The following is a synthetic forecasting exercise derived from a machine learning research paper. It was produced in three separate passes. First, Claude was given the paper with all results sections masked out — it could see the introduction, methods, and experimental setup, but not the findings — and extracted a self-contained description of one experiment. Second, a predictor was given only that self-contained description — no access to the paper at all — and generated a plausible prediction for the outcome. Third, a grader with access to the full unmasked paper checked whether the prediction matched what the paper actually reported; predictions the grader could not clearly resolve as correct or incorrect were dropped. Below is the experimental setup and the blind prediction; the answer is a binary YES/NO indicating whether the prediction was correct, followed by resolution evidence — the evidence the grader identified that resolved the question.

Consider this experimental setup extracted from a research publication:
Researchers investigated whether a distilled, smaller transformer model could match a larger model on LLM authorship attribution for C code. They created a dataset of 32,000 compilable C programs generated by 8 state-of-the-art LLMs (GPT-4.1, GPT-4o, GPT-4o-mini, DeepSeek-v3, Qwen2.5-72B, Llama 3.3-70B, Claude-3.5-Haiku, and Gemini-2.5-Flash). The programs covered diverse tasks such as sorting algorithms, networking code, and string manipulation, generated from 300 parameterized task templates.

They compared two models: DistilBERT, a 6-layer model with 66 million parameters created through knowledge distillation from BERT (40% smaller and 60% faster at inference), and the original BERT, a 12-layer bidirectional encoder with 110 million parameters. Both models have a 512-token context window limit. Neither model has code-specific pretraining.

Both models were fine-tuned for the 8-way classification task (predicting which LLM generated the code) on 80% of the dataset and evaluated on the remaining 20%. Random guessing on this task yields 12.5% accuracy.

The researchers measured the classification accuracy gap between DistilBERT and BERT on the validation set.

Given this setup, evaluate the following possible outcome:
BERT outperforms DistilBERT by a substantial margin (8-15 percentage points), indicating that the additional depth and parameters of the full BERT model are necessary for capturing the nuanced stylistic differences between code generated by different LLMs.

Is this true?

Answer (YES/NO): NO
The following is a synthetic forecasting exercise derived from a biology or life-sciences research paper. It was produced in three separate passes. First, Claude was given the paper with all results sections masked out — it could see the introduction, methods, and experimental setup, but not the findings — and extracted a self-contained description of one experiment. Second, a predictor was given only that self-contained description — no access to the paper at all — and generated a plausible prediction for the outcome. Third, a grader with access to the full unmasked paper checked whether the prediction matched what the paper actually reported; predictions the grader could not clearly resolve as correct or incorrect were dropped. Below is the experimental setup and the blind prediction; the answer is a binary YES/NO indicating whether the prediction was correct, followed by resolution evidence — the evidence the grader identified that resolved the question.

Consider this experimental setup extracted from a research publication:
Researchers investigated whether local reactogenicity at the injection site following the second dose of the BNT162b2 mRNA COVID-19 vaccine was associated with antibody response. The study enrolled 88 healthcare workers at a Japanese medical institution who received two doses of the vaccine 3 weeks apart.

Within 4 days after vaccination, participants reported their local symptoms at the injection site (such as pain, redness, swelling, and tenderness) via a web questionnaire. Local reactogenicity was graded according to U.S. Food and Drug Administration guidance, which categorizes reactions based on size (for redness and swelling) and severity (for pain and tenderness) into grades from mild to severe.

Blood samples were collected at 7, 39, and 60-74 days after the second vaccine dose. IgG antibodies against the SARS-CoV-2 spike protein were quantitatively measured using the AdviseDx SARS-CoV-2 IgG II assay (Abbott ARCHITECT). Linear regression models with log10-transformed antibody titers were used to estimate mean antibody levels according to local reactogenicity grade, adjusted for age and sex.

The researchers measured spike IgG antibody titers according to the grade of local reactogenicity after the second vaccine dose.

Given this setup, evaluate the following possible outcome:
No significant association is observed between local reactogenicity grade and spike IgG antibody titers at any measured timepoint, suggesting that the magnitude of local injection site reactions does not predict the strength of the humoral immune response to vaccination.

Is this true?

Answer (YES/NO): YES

* * *

Would you filter the entries above and keep each line that has the word "dataset"?

EXERCISE OUTPUT>
Researchers investigated whether a distilled, smaller transformer model could match a larger model on LLM authorship attribution for C code. They created a dataset of 32,000 compilable C programs generated by 8 state-of-the-art LLMs (GPT-4.1, GPT-4o, GPT-4o-mini, DeepSeek-v3, Qwen2.5-72B, Llama 3.3-70B, Claude-3.5-Haiku, and Gemini-2.5-Flash). The programs covered diverse tasks such as sorting algorithms, networking code, and string manipulation, generated from 300 parameterized task templates.
Both models were fine-tuned for the 8-way classification task (predicting which LLM generated the code) on 80% of the dataset and evaluated on the remaining 20%. Random guessing on this task yields 12.5% accuracy.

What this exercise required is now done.